Halk oylamasına katılan 77 kişinin yüzde 58’i ise Anayasa değişikliğine onay verdi. Peki 77 kişinin yüzde 58’i kaç kişi eder? Yüzde 44!

Yani Türkiye Cumhuriyet vatandaşlarının seçmen statüsüne sahip olanlarının sadece yüzde 44’ü bu anayasa değişikliğine onay vermiş oldu!

Salt çoğunluğu bile sağlayamayan bu oran, “toplumsal uzlaşma”nın doruğu olan Anayasa için sizce meşru bir oran mıdır?

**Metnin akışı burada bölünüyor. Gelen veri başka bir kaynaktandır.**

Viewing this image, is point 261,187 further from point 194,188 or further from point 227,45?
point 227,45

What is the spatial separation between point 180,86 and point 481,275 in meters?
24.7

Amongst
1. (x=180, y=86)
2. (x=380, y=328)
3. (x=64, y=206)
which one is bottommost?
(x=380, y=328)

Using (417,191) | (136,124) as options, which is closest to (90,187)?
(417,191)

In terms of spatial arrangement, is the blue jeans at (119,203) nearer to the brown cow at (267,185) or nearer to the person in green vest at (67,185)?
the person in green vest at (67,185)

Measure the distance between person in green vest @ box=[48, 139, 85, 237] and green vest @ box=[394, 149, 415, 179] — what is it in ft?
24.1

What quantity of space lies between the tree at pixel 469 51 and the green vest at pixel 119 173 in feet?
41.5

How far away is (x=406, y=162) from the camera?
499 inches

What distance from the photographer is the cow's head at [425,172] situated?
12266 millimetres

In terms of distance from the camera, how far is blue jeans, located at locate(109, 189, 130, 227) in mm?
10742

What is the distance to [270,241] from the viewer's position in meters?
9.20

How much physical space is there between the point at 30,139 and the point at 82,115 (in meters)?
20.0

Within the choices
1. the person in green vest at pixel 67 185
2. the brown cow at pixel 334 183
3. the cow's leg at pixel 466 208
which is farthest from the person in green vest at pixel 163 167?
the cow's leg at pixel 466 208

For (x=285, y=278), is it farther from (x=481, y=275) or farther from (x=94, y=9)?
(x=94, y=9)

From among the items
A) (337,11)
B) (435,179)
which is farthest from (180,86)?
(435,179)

Mehmet Ali GÜLLER, 13 Eylül 2010
Türk Genci, devrimlerin ve cumhuriyetin sahibi ve bekçisidir. Bunların gereğine, doğruluğuna herkesten çok inanmıştır. Yönetim biçimini ve devrimleri benimsemiştir.

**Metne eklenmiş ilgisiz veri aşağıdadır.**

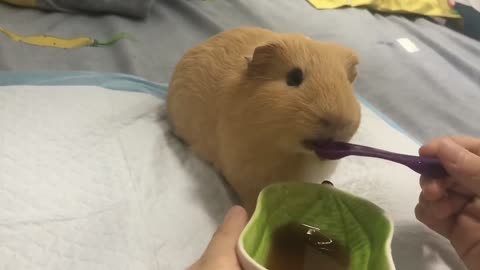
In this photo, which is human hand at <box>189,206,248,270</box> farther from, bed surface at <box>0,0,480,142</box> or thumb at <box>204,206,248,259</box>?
bed surface at <box>0,0,480,142</box>

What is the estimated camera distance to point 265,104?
0.71 meters

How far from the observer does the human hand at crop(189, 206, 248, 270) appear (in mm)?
582

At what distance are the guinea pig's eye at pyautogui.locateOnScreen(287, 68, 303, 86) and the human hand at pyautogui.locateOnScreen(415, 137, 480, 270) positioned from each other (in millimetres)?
203

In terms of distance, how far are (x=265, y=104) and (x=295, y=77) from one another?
5 centimetres

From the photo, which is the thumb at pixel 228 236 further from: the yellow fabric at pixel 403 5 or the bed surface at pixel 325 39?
the yellow fabric at pixel 403 5

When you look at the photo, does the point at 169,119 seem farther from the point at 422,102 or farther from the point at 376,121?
the point at 422,102

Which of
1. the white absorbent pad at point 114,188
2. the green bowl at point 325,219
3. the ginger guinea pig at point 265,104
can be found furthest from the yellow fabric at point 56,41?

Bunları güçsüz düşürecek en küçük ya da en büyük bir kıpırtı ve bir davranış duydu mu, "Bu ülkenin polisi vardır, jandarması vardır, ordusu vardır, adalet örgütü vardır" demeyecektir. Elle, taşla, sopa ve silahla; nesi varsa onunla kendi yapıtını koruyacaktır.
Kullanıcı küçük betizi
Türk-Kan
Kuvva-i Milliye
 
İletiler: 6735
Kayıt: Pzt Şub 19, 2007 20:56

Re: Referandum Matematik Olarak Geçersizdir / Mahiye MORGÜL

İletigönderen murat8 » Çrş Eyl 15, 2010 0:49

Emperyalist, küresel sermayenin piyonlari, cemaat, CIA kuklalarinin bir ilerleme stratejisi var.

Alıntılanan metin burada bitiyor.